We have all heard and have been told at one point or the other in our career to “do more with less”. Companies brand these as “culture of productivity” with the goal of improving margins and reinvesting money back into the business to enable growth. In the world of packaging it means improving packaging economics without compromising on consumer value proposition, with equal or better quality, & equal or lower risk to manufacturing & supply-chain. Achieving productivity seems daunting particularly when there are no low hanging fruits and there is a lack of holistic approach to accurately evaluate the option being considered early in the process.

One can think of organizing packaging cost savings ideas in the following buckets.

  • Right Weighting:
    What is the right weight of the package i.e. is there an opportunity to reduce weight?

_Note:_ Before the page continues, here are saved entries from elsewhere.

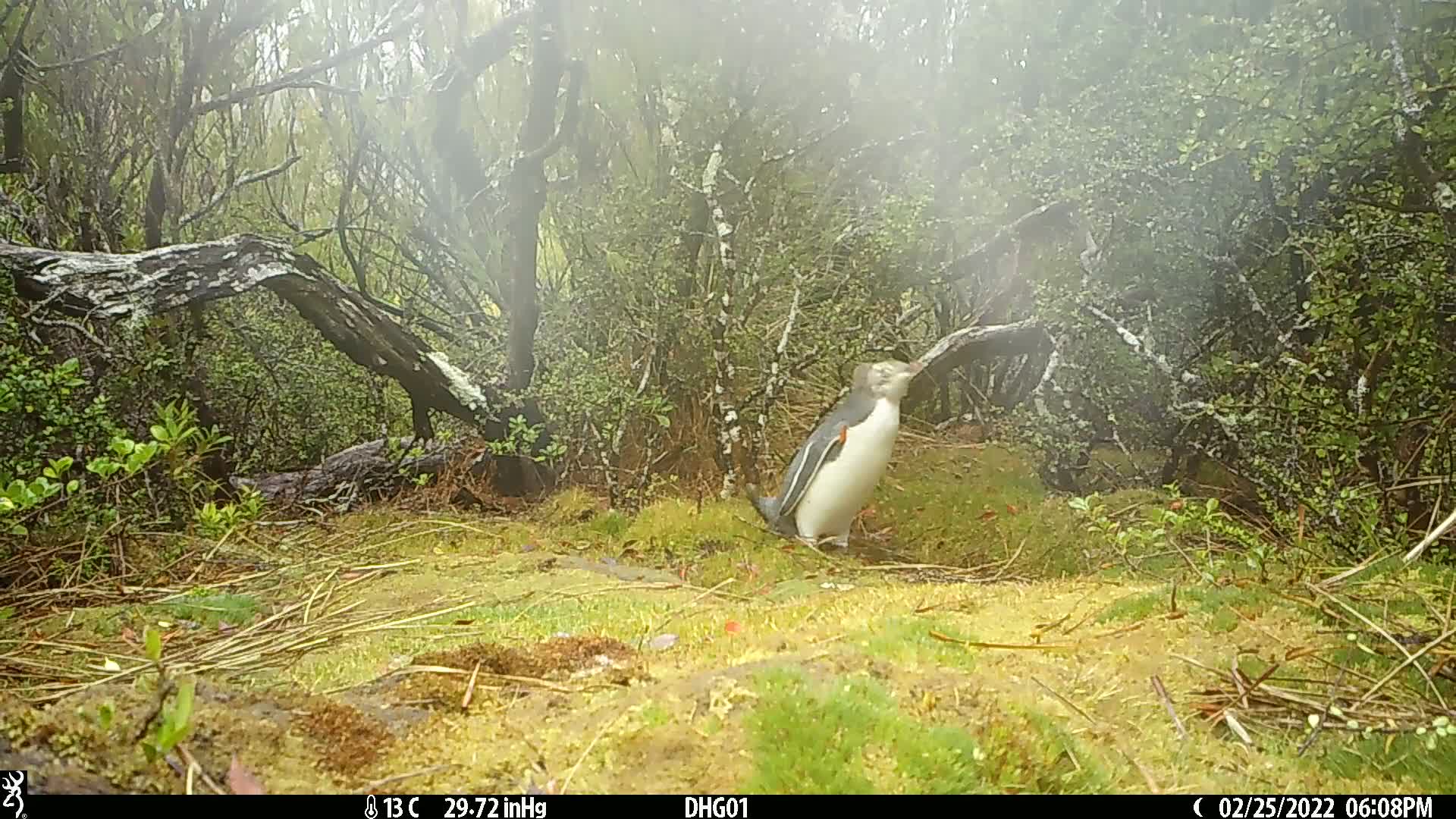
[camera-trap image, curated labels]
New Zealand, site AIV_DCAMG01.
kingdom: Animalia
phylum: Chordata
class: Aves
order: Sphenisciformes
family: Spheniscidae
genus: Megadyptes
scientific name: Megadyptes antipodes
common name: yellow-eyed penguin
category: yellow eyed penguin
Yellow eyed penguin (yellow-eyed penguin) (Megadyptes antipodes).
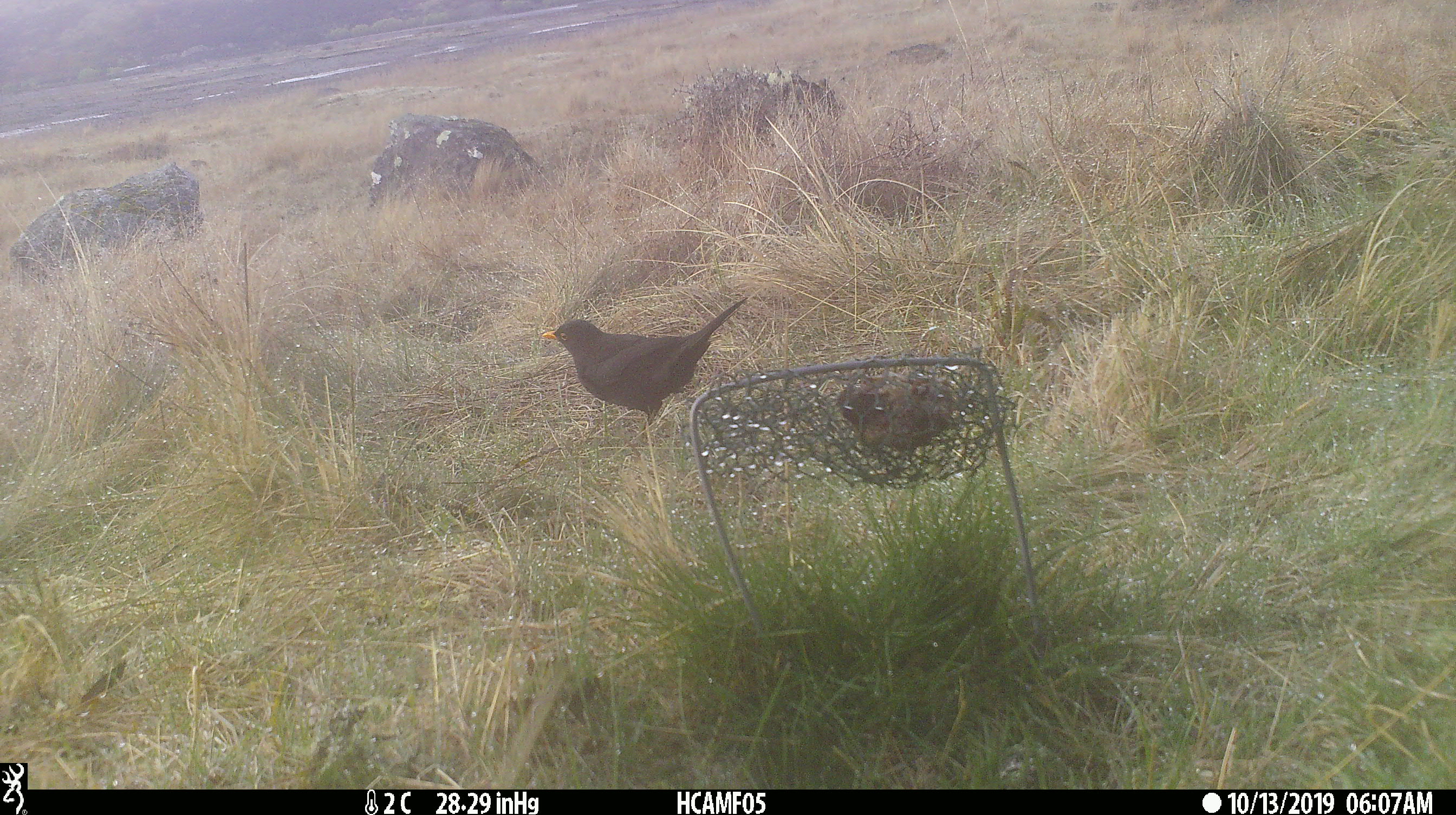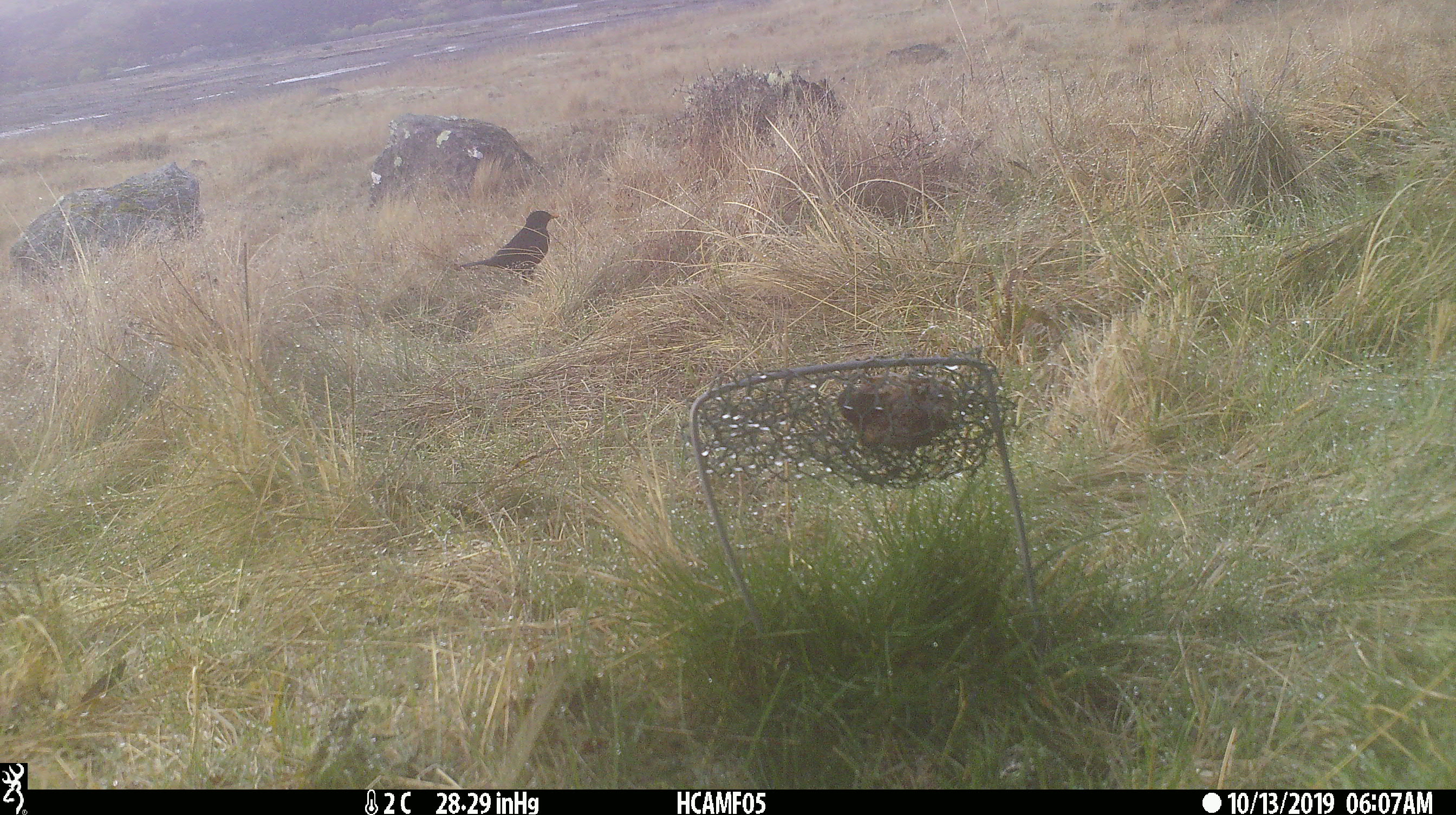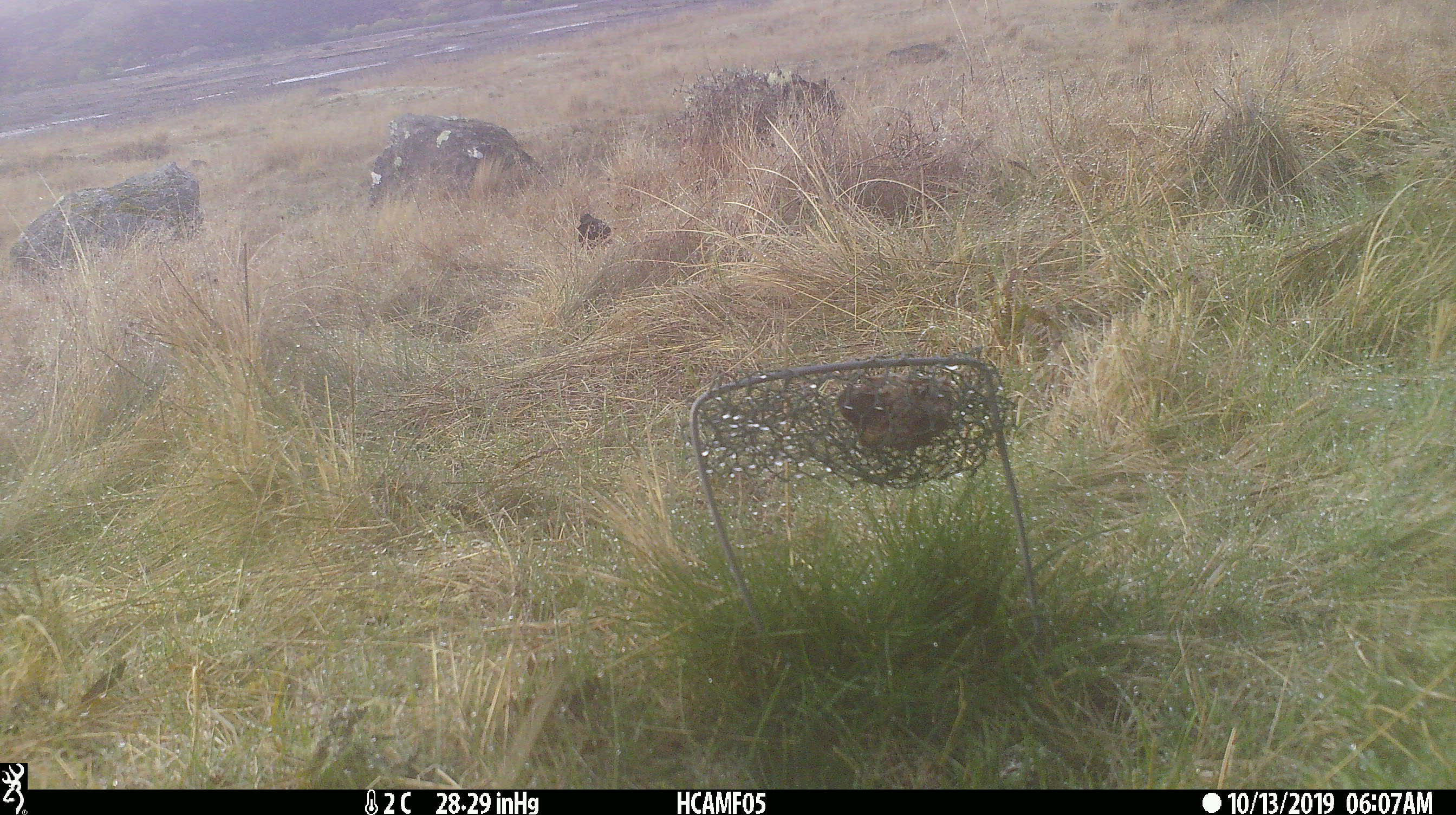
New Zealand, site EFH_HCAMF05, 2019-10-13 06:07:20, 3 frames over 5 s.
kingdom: Animalia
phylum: Chordata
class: Aves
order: Passeriformes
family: Turdidae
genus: Turdus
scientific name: Turdus merula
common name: eurasian blackbird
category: blackbird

Answering this question requires a deep analysis of current specifications and whether any attributes are negotiable, fit-for-use in supply-chain, and impact on consumer value proposition (purchase intent, likeability). Ideas for right weighting can come from benchmarking of industry weights, competitor product tear downs, innovation in design/materials that can make product more efficient.

  • Optimize Operations and Supply-Chain:
    Purposefully designed packaging to improve efficiency, minimize change over on production line, reduce downtime, and/or eliminate/minimize waste are all good ideas for lowering cost.

  • Improve Sourcing Efficiency:
    Key question to ask and analyze is the make vs. buy decision. This helps in identifying vertical integration opportunities and significantly lowering packaging cost. Investigating alternate suppliers with better cost is another option.


Advancing Ideas Using Structured Approach

An integrated value and risk-based approach will help filter and advance ideas with merit into reality i.e. savings. A design to value (DtV) based framework will help organize and prioritize ideas based on features that customers value and importantly not dilute or remove existing features that are important to customer. A risk assessment (FMEA process) should be applied to those ideas to help further prioritize ideas into a 2 X 2 matrix of ease of implementation vs. impact. A cross-functional coordinated effort is required to test filtered ideas, validate hypothesis, and inform of any additional risk or surprises prior to full scale implementation.